A week doesn't go by that neurologist Glenn Mackin doesn't diagnose someone with ALS. One was Ruth Lichtenwalner in 2005.
"She could no longer eat. We had to feed her through a feeding tube. Could no longer walk. Had to communicate by writing," said her granddaughter, Holly Bennett.
Lichtenwalner eventually succumbed to the disease, but the experience propelled Bennett to become an ALS advocate.
"For ALS, it's been this unspoken disease. One of the challenges I have when I speak about ALS is to educate them what ALS is," Bennett said.

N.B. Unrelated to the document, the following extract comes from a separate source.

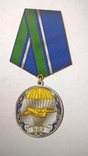 Удостоверение к медали "Воздушно-десантные войска", фото №2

But the viral phenomenon known as the "Ice Bucket Challenge" has not only raised awareness but also money for the ALS Association. More than $15.5 million has been raised over the past month, compared to $1.6 million during the same time-span last year.

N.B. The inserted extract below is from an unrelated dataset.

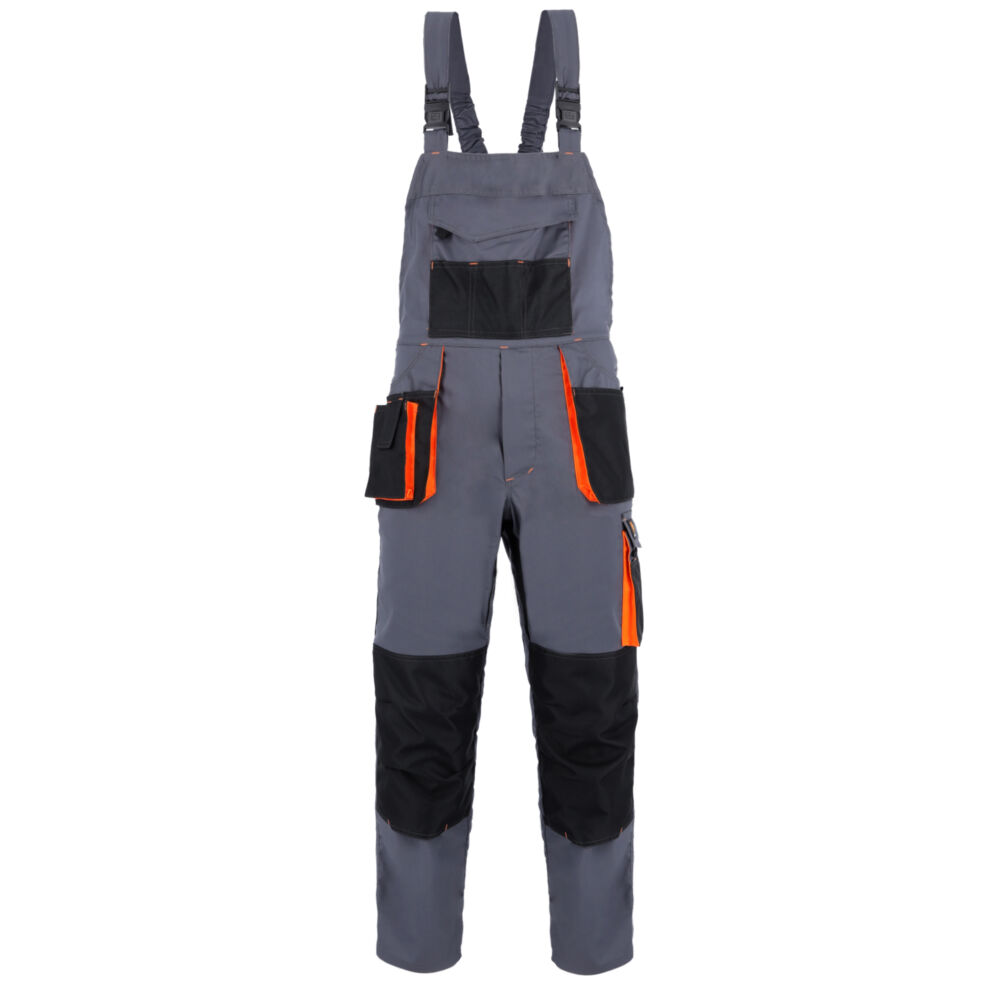 Salopetă de lucru PROMAN STRETCH 250 – gri - imagine 5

"The cost of an individual patient can be tens of thousands of dollars to a quarter million dollars in care per year," Mackin said.
ALS basically kills a person's muscles but leaves the mind alone. Mackin, who treats patients at Lehigh Valley Health Network's ALS clinic, said the bulk of the money made from the ice bucket challenge will help offset the astronomical costs of living with the disease.
"Power wheelchairs, gracing, respiratory equipment. We're not even talking about ventilators. We're talking about non-evasive things, so people can sleep at night," he explained.
Research is another part of the funding equation. As of now, Mackin said doctors still don't know how the disease kills a person's cells.
As for Bennett, who started the now-annual October ALS walk in the Lehigh Valley, she's hopeful the icy challenge can help answer that question.
"One day won't be ALS, that the research can break through and find a cure," she said.